-- Documento de origem --
╔══

Nuno Carvalho, do PSD, frisou que a "injustiça" que se verificava em Setúbal foi "finalmente" corrigida, embora tenha lamentado que os primeiros fundos atribuídos tendo em conta a nova realidade só cheguem em 2027. A ministra recordou que foi o último Governo PSD/CDS que, em 2013, integrou Setúbal na AML, com Nuno Carvalho a responder que o PS governou "muito mais tempo" com essa lei sem decidir alterá-la (sete anos contra dois do PSD).
Também Joana Cordeiro, da IL, saudou o culminar de um processo de "avanços e recuos". A parlamentar disse ver "com agrado" que Setúbal "se possa finalmente emancipar" da AML, pondo assim fim a um modo de organização territorial que só servia para "esconder a realidade" da região. Ainda assim, considerou que o processo legislativo foi "apressado".
Paula Santos, do PCP, sustentou que, embora a "responsabilidade" pelo fim das NUT de Setúbal tenha sido do PSD, o PS passou sete anos sem "vontade política" para implementar esta mudança, tendo-o feito agora "à pressa". "Se estamos a fazer hoje este debate foi graças à mobilização da região", frisou, alertando que as "grandes disparidades" entre concelhos também existem na margem Norte do Tejo.

╚══

-- Linhas de dados --
╔══

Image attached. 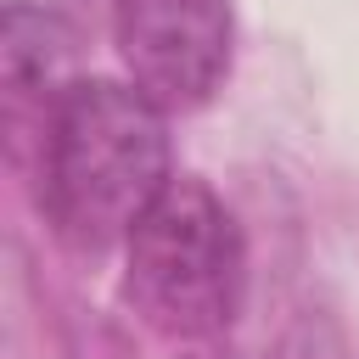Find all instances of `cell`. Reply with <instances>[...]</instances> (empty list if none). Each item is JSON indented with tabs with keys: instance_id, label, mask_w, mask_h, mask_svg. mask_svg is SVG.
Returning a JSON list of instances; mask_svg holds the SVG:
<instances>
[{
	"instance_id": "1",
	"label": "cell",
	"mask_w": 359,
	"mask_h": 359,
	"mask_svg": "<svg viewBox=\"0 0 359 359\" xmlns=\"http://www.w3.org/2000/svg\"><path fill=\"white\" fill-rule=\"evenodd\" d=\"M168 129L135 84L79 79L45 118V213L79 252H107L135 236L168 191Z\"/></svg>"
},
{
	"instance_id": "2",
	"label": "cell",
	"mask_w": 359,
	"mask_h": 359,
	"mask_svg": "<svg viewBox=\"0 0 359 359\" xmlns=\"http://www.w3.org/2000/svg\"><path fill=\"white\" fill-rule=\"evenodd\" d=\"M123 252V297L151 331L202 342L230 325L241 297V236L202 180H168Z\"/></svg>"
},
{
	"instance_id": "3",
	"label": "cell",
	"mask_w": 359,
	"mask_h": 359,
	"mask_svg": "<svg viewBox=\"0 0 359 359\" xmlns=\"http://www.w3.org/2000/svg\"><path fill=\"white\" fill-rule=\"evenodd\" d=\"M118 56L151 107L191 112L230 67V0H118Z\"/></svg>"
}]
</instances>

╚══

-- Conjunto de tarefas --
[A] De acordo com o texto sobre Setúbal, em que ano o Governo PSD/CDS integrou Setúbal na AML?
[B] Com base no texto sobre Setúbal, explique em uma a três frases por que Nuno Carvalho considerou que o PS também teve responsabilidade por a lei não ter sido alterada antes.
[C] Continue, por favor, o texto sobre Setúbal a partir da última frase apresentada.

-- Resultados --
[A] Em 2013.

[B] Nuno Carvalho respondeu à ministra que o PS governou "muito mais tempo" com essa lei sem decidir alterá-la. O PS governou sete anos, contra dois do PSD.

[C]
Joana Mortágua, do BE, lembrou que, em 2017, o primeiro-ministro "não se comprometeu" a transmitir a Bruxelas a necessidade da mudança em Setúbal. A bloquista frisou que o então ministro das Infraestruturas, Pedro Marques, disse que as regras europeias tornavam essa alteração "impossível", tendo sido desmentido" pela socialista Elisa Ferreira. "Não é certamente o PS que está de parabéns" após "tantos avanços e recuos", referiu.
Além da alteração da península de Setúbal, o Governo também criará uma nova NUT II de Oeste e Vale do Tejo e novas NUT II e III da Grande Lisboa. Os municípios de Vila de Rei e Sertâ passarão do Médio Tejo para a Beira Baixa (NUT III).
"Regionalização por decreto"
Bruno Nunes, do Chega, acusou o Governo de querer fazer uma "regionalização por decreto". O deputado citou uma nota técnica dos serviços do Parlamento que dá conta de que o diploma do Executivo "não cumpre" as normas necessárias. Assim sendo, "nem sequer devia estar aqui a ser votado", defendeu.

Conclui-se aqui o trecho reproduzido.